We spoke of the “bucket list” where I asked Rick if anything was on his list he wished to direct before eventually hanging up the camera gear in retirement. His statement was so telling, honest, and heartfelt, as he eloquently said, “I can’t say that there is a singular issue. I would like to think that everybody has their own hallmark – benchmark – for success. My benchmark – the moment I will think that I’ve reached any form of success in this – is when there is any species out there that was on the brink of extinction that goes back to not even being on the endangered species list as the direct result of the information that I bring to light.”

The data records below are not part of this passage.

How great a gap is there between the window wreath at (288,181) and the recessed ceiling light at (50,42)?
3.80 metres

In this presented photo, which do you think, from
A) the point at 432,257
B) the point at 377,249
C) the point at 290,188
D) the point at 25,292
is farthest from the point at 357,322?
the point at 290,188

When asked, Rick’s summation of his main reason for filmmaking is simple: his own flesh and blood. He spoke highly of his son and daughter, both of whom share his passion for animals and ecosystem, and to whom he would like to leave a legacy of his efforts as a filmmaker. Rick’s closing thought resonated through my mind on the drive home, the blaze orange sun heading quickly for the smoky horizon. And yet again, it pulses through my mind as I sit here in the quiet of night, writing his story.
“This is probably the most dynamic time in human history, and I know every generation likes to think that. But we are actually living on this precipice of either being the heroes of our species, or the end of it, and that’s where we sit,” Rick said.
“I can’t leave a legacy to my kids of having sat on my hands. I can’t say when asked by my grandchildren, ‘What did you do about the orcas? What did you do about the pandas? What did you do about the whatever?’ I can’t say, ‘Well, I read stuff on Facebook. I signed petitions.’ The reality is, I have an avenue. I have something I can do that’s going to create change, even on a small scale.”
Nothing is small scale with Rick Wood, and his films are evidence of such. Funding is still underway for the project, in what Rick hopes will be his benchmark piece. He knows he will return to see his friends in the water again, and as he takes the message of hope, survival, and conservation to the masses, he wants to reciprocate what they did for him on the rocks that day. He simply wants to make sure they’re okay.